Wednesday, April 20, 2022

MedPAC Urges CMS to Take Action on Coding Intensity Overpayments

CMS’s coding intensity adjustment, which is used to account for the estimated difference between risk scores that hypothetical beneficiaries would receive if enrolled in Medicare Advantage vs. fee-for-service (FFS) Medicare, has led to more than $91 billion in payments to MA plans between 2007 and 2022, asserted a March 3 letter from the Medicare Payment Advisory Commission (MedPAC) to CMS Administrator Chiquita Brooks-LaSure. The agency in its 2023 Advance Notice proposed to use the statutory minimum adjustment of 5.9%, which MedPAC estimated will lead to an inflated $16.2 billion in payments — and that’s on the conservative end, the commission noted. MedPAC first raised this issue in 2016, when it urged CMS to consider a new model that would use two years of FFS and MA diagnostic data, exclude diagnoses documented only on health risk assessments from either MA or FFS, and then apply an adjustment that fully accounts for the remaining coding differences. The commission in its March letter reiterated its support for this approach.

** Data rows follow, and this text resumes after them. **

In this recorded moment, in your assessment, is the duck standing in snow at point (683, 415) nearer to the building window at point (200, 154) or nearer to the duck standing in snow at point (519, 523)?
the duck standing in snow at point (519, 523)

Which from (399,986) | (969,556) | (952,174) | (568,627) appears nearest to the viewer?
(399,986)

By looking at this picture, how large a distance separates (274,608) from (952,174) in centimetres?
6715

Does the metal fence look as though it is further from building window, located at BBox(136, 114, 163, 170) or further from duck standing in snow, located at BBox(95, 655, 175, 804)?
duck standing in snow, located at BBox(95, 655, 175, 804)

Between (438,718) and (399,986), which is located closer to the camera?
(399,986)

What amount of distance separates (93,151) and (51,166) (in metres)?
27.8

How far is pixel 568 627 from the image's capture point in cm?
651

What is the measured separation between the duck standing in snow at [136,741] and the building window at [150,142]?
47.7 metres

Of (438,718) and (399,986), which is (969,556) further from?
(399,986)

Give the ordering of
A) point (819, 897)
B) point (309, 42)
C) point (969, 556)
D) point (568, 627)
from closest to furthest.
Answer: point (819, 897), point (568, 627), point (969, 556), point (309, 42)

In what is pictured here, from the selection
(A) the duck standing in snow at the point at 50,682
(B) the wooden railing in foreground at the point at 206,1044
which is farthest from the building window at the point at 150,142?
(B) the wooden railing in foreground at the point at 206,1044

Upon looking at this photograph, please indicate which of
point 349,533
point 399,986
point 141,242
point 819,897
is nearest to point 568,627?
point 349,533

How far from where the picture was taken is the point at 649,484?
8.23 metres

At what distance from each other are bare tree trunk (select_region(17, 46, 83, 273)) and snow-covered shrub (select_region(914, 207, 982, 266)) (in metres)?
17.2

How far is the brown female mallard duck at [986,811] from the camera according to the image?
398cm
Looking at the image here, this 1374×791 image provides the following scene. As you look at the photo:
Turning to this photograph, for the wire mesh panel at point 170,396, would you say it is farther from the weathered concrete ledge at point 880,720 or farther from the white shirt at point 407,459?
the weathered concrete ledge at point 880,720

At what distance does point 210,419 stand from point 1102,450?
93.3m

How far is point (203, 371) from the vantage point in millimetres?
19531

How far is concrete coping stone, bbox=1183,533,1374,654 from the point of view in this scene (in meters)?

MedPAC Urges CMS to Take Action on Coding Intensity Overpayments

*Conservative estimates assume that coding intensity will remain at 3.6% and are based on projected Medicare spending for MA plans from the 2021 Trustees’ Report.

†Conservative estimate assumes coding intensity will remain at 3.6%, is based on projected Medicare spending for MA plans from the 2021 Trustees’ Report and assumes CMS will apply the proposed 5.9% coding adjustment.